Auch mit Statistiken gehe Wodarg fahrlässig um: Er blicke auf die bisherigen Toten-Zahlen und stelle fest, dass die gar nicht drastisch gestiegen seien – was aktuell noch stimme. Doch da blende er aus, dass es aufgrund des starken Wachstums des Virus in einigen Wochen einen sprunghaften Anstieg der Zahl der Infizierten und auch der Todesopfer geben werde. Aktuell verdoppelt sich die Zahl der Infizierten in Deutschland alle 2,3 Tage.

Das Reiskorn und das Schachbrett

Denn ein Virus verbreitet sich so wie die Reiskörner in jener berühmten Geschichte von jenem Weisen, der das Schachspiel erfand. Und dem darüber begeisterten König, der ihm einen Wunsch erfüllen wollte. Der lautete so: auf das erste Feld eines Schachbretts ein Reiskorn, aufs zweite zwei, aufs dritte vier, aufs vierte acht – immer das Doppelte. Klingt bescheiden. Führt aber auf dem 64. Feld zu 18.446.744.073.709.551.616 (18 Trillionen) Reiskörnern. . .
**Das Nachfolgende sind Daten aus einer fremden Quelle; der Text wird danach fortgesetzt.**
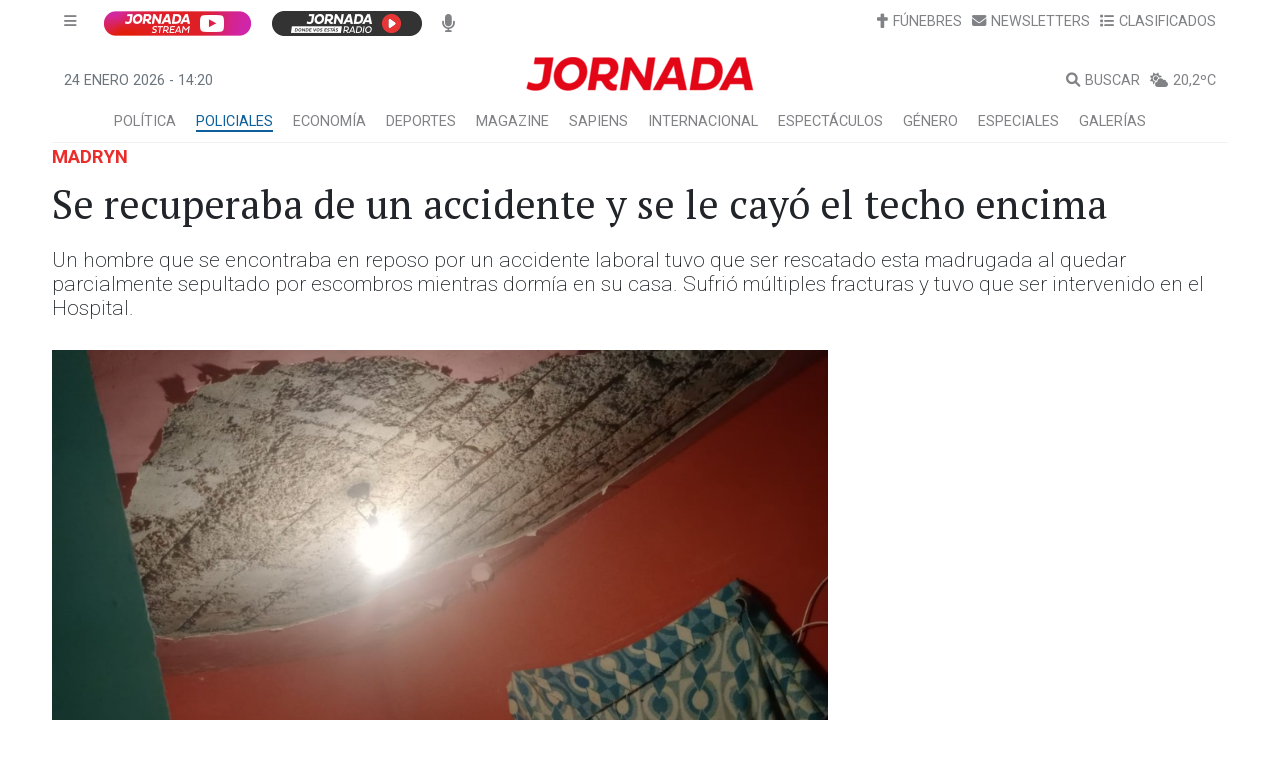

--- FILE ---
content_type: text/html; charset=utf-8
request_url: https://api.diariojornada.com.ar/noticias/noticia/hit/?id=340030
body_size: 358
content:


<!DOCTYPE html>

<html xmlns="http://www.w3.org/1999/xhtml">
<head><title>

</title></head>
<body>
    <form method="post" action="./?id=340030" id="form1">
<div class="aspNetHidden">
<input type="hidden" name="__VIEWSTATE" id="__VIEWSTATE" value="/wEPDwULLTE2MTY2ODcyMjlkZMWSUnorNKpuZQk+Ud5XJEQ7FzQkCISFaGGkoDdbXFut" />
</div>

<div class="aspNetHidden">

	<input type="hidden" name="__VIEWSTATEGENERATOR" id="__VIEWSTATEGENERATOR" value="44398867" />
</div>
        <div>
        </div>
    </form>
</body>
</html>


--- FILE ---
content_type: text/html; charset=utf-8
request_url: https://www.google.com/recaptcha/api2/aframe
body_size: 184
content:
<!DOCTYPE HTML><html><head><meta http-equiv="content-type" content="text/html; charset=UTF-8"></head><body><script nonce="J0LyZxRsKeyzsEq-DDlwmQ">/** Anti-fraud and anti-abuse applications only. See google.com/recaptcha */ try{var clients={'sodar':'https://pagead2.googlesyndication.com/pagead/sodar?'};window.addEventListener("message",function(a){try{if(a.source===window.parent){var b=JSON.parse(a.data);var c=clients[b['id']];if(c){var d=document.createElement('img');d.src=c+b['params']+'&rc='+(localStorage.getItem("rc::a")?sessionStorage.getItem("rc::b"):"");window.document.body.appendChild(d);sessionStorage.setItem("rc::e",parseInt(sessionStorage.getItem("rc::e")||0)+1);localStorage.setItem("rc::h",'1769264430683');}}}catch(b){}});window.parent.postMessage("_grecaptcha_ready", "*");}catch(b){}</script></body></html>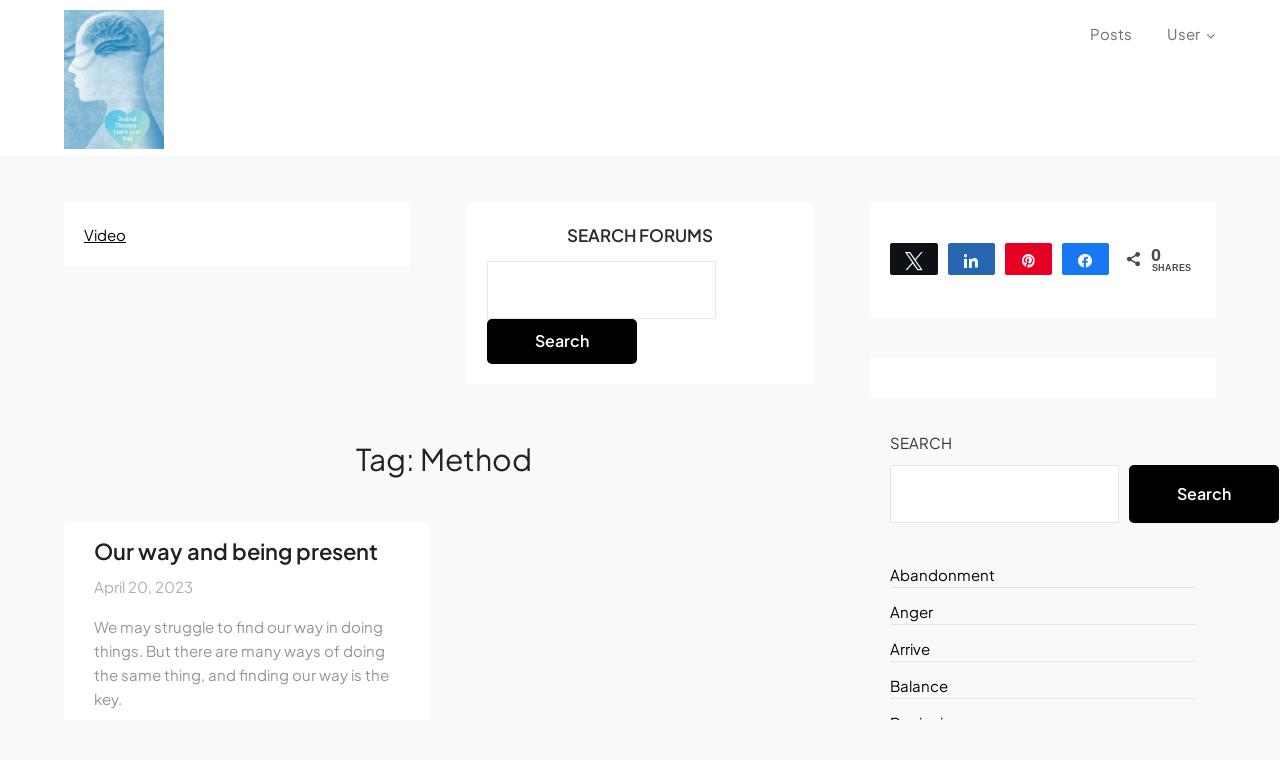

--- FILE ---
content_type: text/javascript
request_url: https://desiredtherapy.com/wp-content/plugins/existential-journey/assets/js/journey-script.js?ver=1.0.0
body_size: 4846
content:
(function($) {
    'use strict';

    // Check if the ajax_object is defined by the PHP localization.
    if (typeof ej_ajax_object === 'undefined' || typeof ej_ajax_object.ajax_url === 'undefined') {
        console.error('The WordPress AJAX object "ej_ajax_object" is not defined.');
        return;
    }

    // Handle reflection form submission.
    $('#ej-reflection-form').on('submit', function(e) {
        e.preventDefault();
        const $form = $(this);
        const $messageDiv = $('#ej-reflection-message');
        const $saveButton = $('#ej-save-button');

        const content = $form.find('textarea[name="reflection_content"]').val().trim();
        const phase = $form.find('select[name="ej_phase"]').val();

        if (content.length === 0) {
            $messageDiv.text('Please write something.').css('color', 'red');
            return;
        }

        // Show a loading indicator and disable the button.
        $saveButton.prop('disabled', true).text('Saving...');
        $messageDiv.text('');

        $.ajax({
            url: ej_ajax_object.ajax_url, // Use the localized object here.
            method: 'POST',
            data: {
                action: 'ej_ajax_action',
                ej_action: 'save_reflection',
                reflection_content: content,
                ej_phase: phase
            },
            success: function(response) {
                if (response.success) {
                    $messageDiv.text(response.data.message).css('color', 'green');
                    $form[0].reset();
                } else {
                    $messageDiv.text(response.data.message || 'An error occurred.').css('color', 'red');
                }
            },
            error: function(jqXHR, textStatus, errorThrown) {
                console.error('AJAX error:', textStatus, errorThrown, jqXHR.responseText);
                $messageDiv.text('An unexpected error occurred. Please check the console.').css('color', 'red');
            },
            complete: function() {
                // Re-enable the button and reset its text.
                $saveButton.prop('disabled', false).text('Save Reflection');
            }
        });
    });

    // Handle search form submission.
    $('#ej-search-form').on('submit', function(e) {
        e.preventDefault();
        const $form = $(this);
        const $resultsDiv = $('#ej-search-results');
        const $searchButton = $('#ej-search-button');

        const query = $form.find('input[name="search_query"]').val().trim();

        if (query.length === 0) {
            $resultsDiv.html('<p style="color: red;">Please enter a search query.</p>');
            return;
        }

        // Show a loading indicator and disable the button.
        $searchButton.prop('disabled', true).text('Searching...');
        $resultsDiv.html('<p style="color: #666;">Searching...</p>');

        $.ajax({
            url: ej_ajax_object.ajax_url, // Use the localized object here.
            method: 'POST',
            data: {
                action: 'ej_ajax_action',
                ej_action: 'search_reflections',
                search_query: query
            },
            success: function(response) {
                if (response.success) {
                    if (response.data.length > 0) {
                        let html = '<ul style="list-style: none; padding: 0;">';
                        response.data.forEach(result => {
                            html += '<li style="background: #fff; border: 1px solid #ddd; border-radius: 4px; padding: 15px; margin-bottom: 10px;">';
                            html += '<p style="font-style: italic; color: #555;">(Reflection: ' + result.phase + ')</p>';
                            html += '<p>' + result.content + '</p>';
                            html += '</li>';
                        });
                        html += '</ul>';
                        $resultsDiv.html(html);
                    } else {
                        $resultsDiv.html('<p style="color: #666;">No similar reflections found. Be the first to add one!</p>');
                    }
                } else {
                    $resultsDiv.html('<p style="color: red;">' + (response.data.message || 'An error occurred.') + '</p>');
                }
            },
            error: function(jqXHR, textStatus, errorThrown) {
                console.error('AJAX error:', textStatus, errorThrown, jqXHR.responseText);
                $resultsDiv.html('<p style="color: red;">An unexpected error occurred. Please check the console.</p>');
            },
            complete: function() {
                // Re-enable the button and reset its text.
                $searchButton.prop('disabled', false).text('Find Similar Journeys');
            }
        });
    });

})(jQuery);

Wodarg geht noch weiter: Er vermutet hinter der "Corona-Panik" auch Geschäftsinteressen von Kollegen und der Pharma-Industrie. Das klingt nach ganz großer Verschwörungstheorie – und findet in den sozialen Netzwerken Beifall. "Bargeld abschaffen, Zwangsimpfung, Inhaftierung (Quarantäne) usw. – alles ein Schritt in Richtung NWO (Neue Weltordnung)", kommentiert da ein User. Dabei haben Quarantäne und soziale Distanz vor allem einen Zweck: zu verhindern, dass es beim Coronavirus zu einer Ausbreitung kommt wie beim Schachbrett und dem Reiskorn.